Nevertheless, even with this evidentiary shortcoming, the Judge stated that he would consider the information in the affidavits as part of the “totality of evidence” presented in the case.
The Judge rejected the expert opinions of all three experts presented by the Plaintiffs as they could not validate or verify the source of data they relied upon in reaching their conclusions. That takes me back to the issue I raised above — all the most pertinent data rests in the hands of the State of Nevada in the form of voter registration information and signature samples used to match a mail-in ballot to a bona fide registered voter. Laypersons might not recognize the subtle “dig” at the Plaintiffs’ case, but experienced trial attorneys clearly see the “rebuke” from the Judge in the following statement by him:
“Dr. Herron’s testimony [that there was no fraud] is buttressed by Contestants’ own expert witness, Mr.

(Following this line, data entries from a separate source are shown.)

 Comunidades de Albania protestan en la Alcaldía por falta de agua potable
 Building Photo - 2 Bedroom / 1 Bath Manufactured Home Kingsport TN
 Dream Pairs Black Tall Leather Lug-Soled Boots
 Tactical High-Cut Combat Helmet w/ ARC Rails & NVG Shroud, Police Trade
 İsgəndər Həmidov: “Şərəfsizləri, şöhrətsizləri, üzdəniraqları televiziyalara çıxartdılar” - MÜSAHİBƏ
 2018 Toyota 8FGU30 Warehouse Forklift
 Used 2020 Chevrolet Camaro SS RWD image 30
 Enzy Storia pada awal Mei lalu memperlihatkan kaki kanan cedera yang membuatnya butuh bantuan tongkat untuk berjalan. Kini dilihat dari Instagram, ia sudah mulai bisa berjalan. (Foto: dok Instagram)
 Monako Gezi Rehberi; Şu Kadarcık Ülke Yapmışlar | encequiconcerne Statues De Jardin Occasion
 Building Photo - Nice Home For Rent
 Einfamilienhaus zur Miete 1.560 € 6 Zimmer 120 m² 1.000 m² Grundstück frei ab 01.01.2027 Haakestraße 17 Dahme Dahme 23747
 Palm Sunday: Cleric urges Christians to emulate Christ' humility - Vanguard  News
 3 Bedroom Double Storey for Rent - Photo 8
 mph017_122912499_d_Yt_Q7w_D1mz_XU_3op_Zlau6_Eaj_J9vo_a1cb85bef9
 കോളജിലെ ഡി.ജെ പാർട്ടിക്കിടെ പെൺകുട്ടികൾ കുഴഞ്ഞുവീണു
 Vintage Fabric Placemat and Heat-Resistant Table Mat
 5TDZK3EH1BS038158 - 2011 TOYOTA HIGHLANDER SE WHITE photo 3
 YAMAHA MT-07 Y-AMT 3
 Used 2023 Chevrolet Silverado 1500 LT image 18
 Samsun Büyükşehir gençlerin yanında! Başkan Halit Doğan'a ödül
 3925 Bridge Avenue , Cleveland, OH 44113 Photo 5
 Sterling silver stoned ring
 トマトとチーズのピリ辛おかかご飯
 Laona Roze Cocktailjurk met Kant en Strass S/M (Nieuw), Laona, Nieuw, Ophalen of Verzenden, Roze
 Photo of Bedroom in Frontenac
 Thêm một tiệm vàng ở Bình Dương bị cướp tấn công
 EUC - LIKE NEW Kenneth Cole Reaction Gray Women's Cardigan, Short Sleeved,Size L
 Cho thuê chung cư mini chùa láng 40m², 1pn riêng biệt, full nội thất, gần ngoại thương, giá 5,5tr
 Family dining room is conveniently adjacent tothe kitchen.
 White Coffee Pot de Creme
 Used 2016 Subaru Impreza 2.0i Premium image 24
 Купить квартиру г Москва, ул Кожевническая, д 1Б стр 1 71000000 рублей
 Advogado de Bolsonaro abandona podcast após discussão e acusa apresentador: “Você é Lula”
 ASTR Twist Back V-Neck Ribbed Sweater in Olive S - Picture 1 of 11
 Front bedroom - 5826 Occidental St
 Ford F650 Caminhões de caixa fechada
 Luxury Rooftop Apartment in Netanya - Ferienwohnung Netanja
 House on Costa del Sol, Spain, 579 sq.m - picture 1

Gessler, who also testified that he had no personal knowledge of that any voting fraud occurred in Nevada’s 2020 General Election.”
When the Judge cites your expert witness for the proposition that the underlying premise of your complaint has no substance, the Judge is publicly mocking you for having wasted his time.
But, exactly how would Mr. Gessler be expected to obtain “personal knowledge” of voting fraud without having the evidence in the possession of Nevada and Clark County from which THEY made the determination that they counted only valid ballots?
The opinion continues along in pretty much the same tone, faulting the Plaintiffs’ claims for being little more than allegations and theories without substantive evidence to support them, and doing so without ever acknowledging the practical reality that all the substantive information is safeguarded by the opposition.
There were several other developments on the legal front through the course of the day on Friday, all of which seem to be a collective signal from the Judiciary that “enough is enough,” and the outcome of the election has now been ordained.
Over the weekend I’ll try to put together a rundown of events of the past 48 hours, and where I think the litigation pathway now leads.